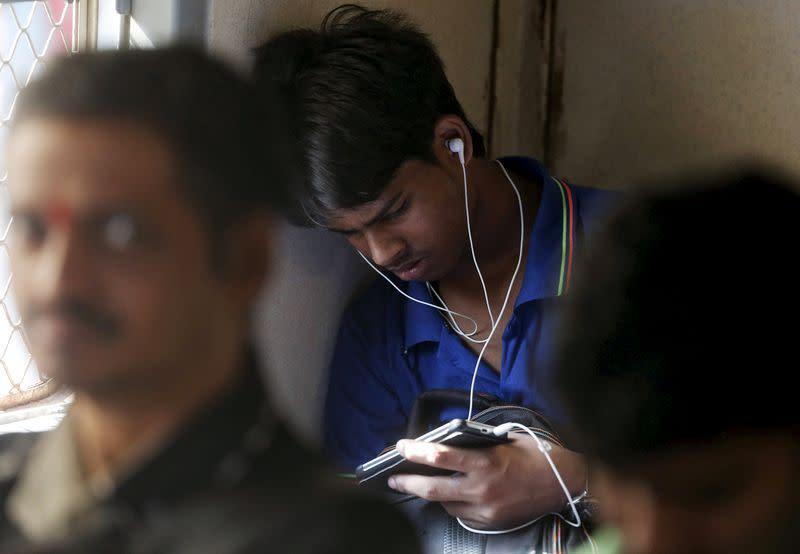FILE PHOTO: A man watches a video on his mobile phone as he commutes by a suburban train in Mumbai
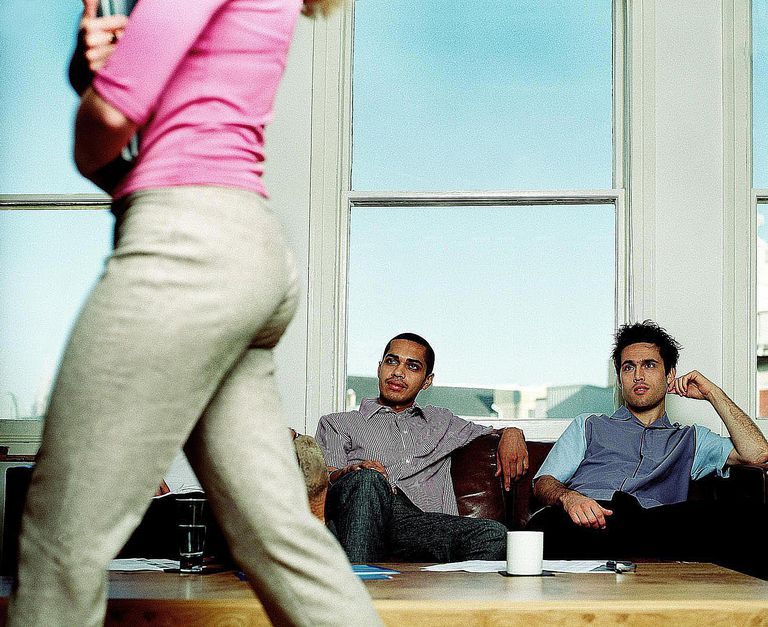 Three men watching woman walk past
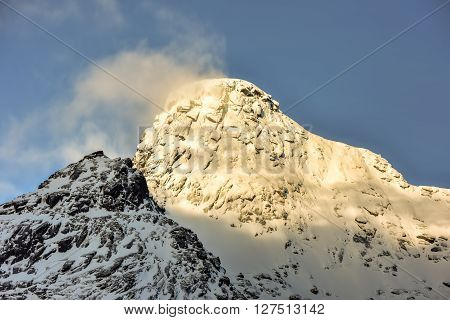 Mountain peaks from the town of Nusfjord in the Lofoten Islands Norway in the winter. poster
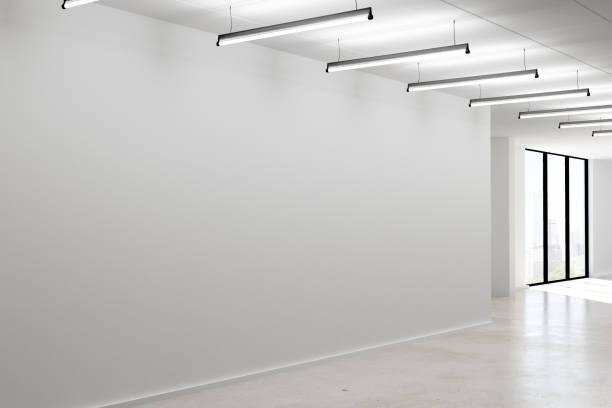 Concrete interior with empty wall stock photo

* * * *

TASK DETAILS — Could you give the material above again, exactly and without its pictures?

FINAL ANSWER —
FILE PHOTO: A man watches a video on his mobile phone as he commutes by a suburban train in Mumbai
 Three men watching woman walk past
 Mountain peaks from the town of Nusfjord in the Lofoten Islands Norway in the winter. poster
 Concrete interior with empty wall stock photo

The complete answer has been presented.